Indépendance d’accord, mais développement d’abord
Le 11 décembre prochain, le Burkina Faso commémorera le 58e anniversaire de son accession à la souveraineté internationale. Une manifestation qui se tient cette année à Manga, la capitale de la région du Centre-sud. Et qui, selon la tradition instituée par l’État devrait permettre à cette ville secondaire de se doter d’un nouveau visage, celui d’une cité moderne avec beaucoup plus de routes goudronnées, une «cité des forces vives» et d’autres infrastructures d’envergure.

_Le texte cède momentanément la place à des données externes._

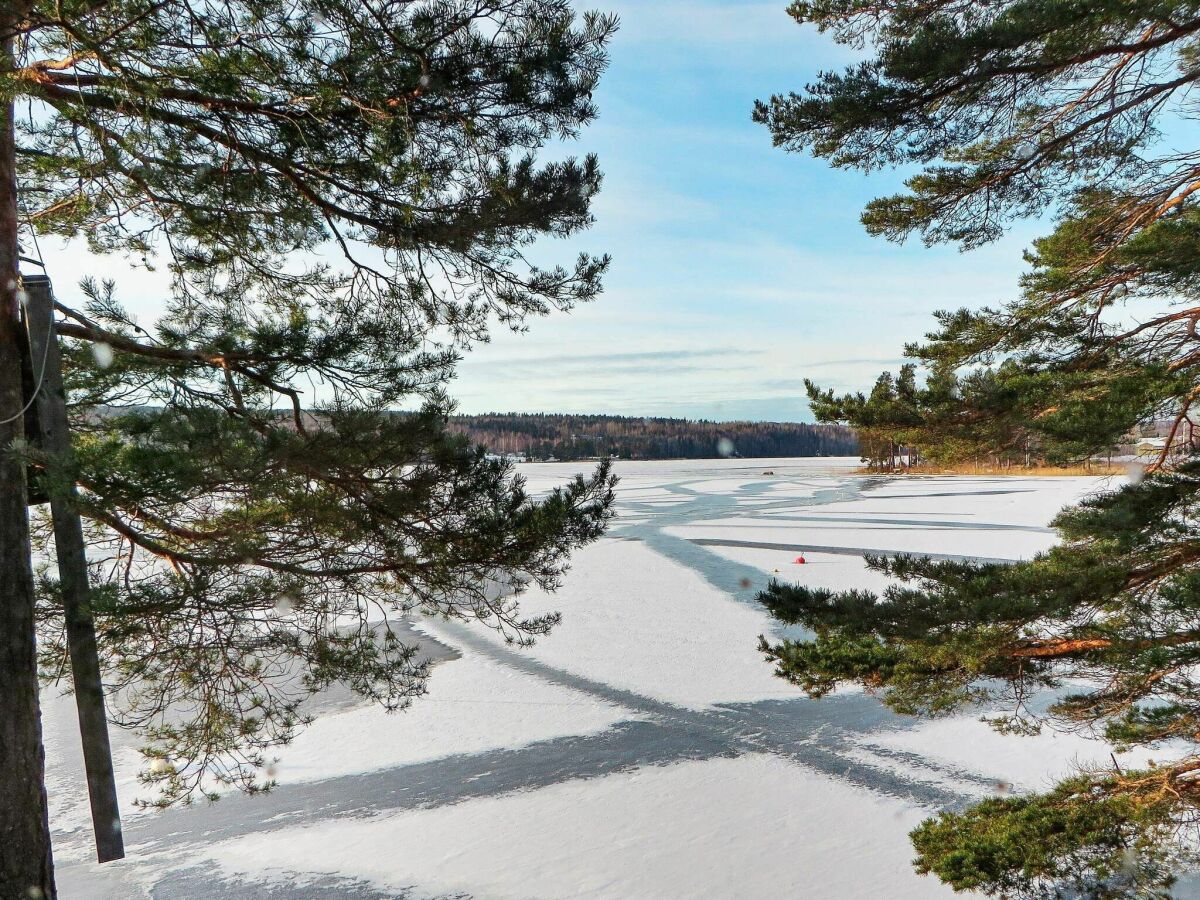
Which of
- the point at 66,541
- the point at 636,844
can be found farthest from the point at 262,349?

Avant elle, c’est la ville de Gaoua qui avait connu une métamorphose qui avait fait dire à l’époque au Premier ministre Paul Kaba Thiiéba, qu’il était possible de transformer «un gros village comme Gaoua en ville». La boutade avait fait sourire les uns et choqué les autres. Mais au-delà de la maladresse phraséologique, on retient que le gouvernement est convaincu qu’en l’espace d’une année ou de deux, on pouvait transformer le schéma directeur d’une ville. Et cela, à la faveur de la célébration tournante de la fête nationale. C’est bien ce qui est arrivé, d’une certaine manière à Fada N’Gourma, Ouahigouya, Bobo-Dioulasso, Koudougou, Dori, Kaya et Dédougou.
Force est de reconnaître que l’impact de la métamorphose n’est pas le même partout. Le vrai développement escompté, ne serait-ce qu’au niveau des infrastructures, n’est pas toujours au rendez-vous. Lorsqu’elles n’ont pas été simplement mal conçues et mal exécutées, elles ne servent pas à grand-chose. Il suffit de jeter un coup d’œil dans les différentes villes citées plus haut pour se rendre compte que les «cités des forces vives» ne sont que de gros quartiers inhabités. Pendant ce temps, les populations sont à la recherche d’habitats modernes, décents et accessibles.
Par ailleurs, les bitumes qui ont été posées à la va-vite, pour faire plaisir au président du Faso ne tiennent pas longtemps. Dans certains endroits, ce sont des ouvrages entiers de franchissement qui sont emportés par les premières pluies après la fête de l’indépendance. Après les manifestations grandioses, les pauvres habitants retournent à leur train-train quotidien pour continuer à scruter le ciel en vue de jouir, eux aussi, des fruits d’un développement structurant et partagé.
Les villas construites à coup de centaines de millions de F Cfa n’ont servi qu’à loger des délégations venues pour la fête. Après, plus rien n’attire vers ces lieux.
Toutes choses qui font que les gros investissements consentis par L’État à l’occasion de la célébration du 11-décembre apparaissent comme un gâchis dont on parle peu.
Puisque le bilan n’a jamais été fait sur cette manière d’allier la commémoration de l’indépendance au développement des villes choisies à cet effet, les mêmes causes continuent de produire les mêmes effets. A moins d’un mois de l’événement, la Cité de l’épervier à savoir Manga, n’avait pas encore reçu ses premiers goudrons. Plusieurs chantiers peinaient à s’achever. Tout porte à croire que ceux qui le seront, ne le seront pas dans les règles de l’art. Or, le minimum de règle à observer lorsqu’on veut faire du développement durable, c’est de ne pas confondre vitesse et précipitation. La fête de l’indépendance d’accord, mais le développement d’abord.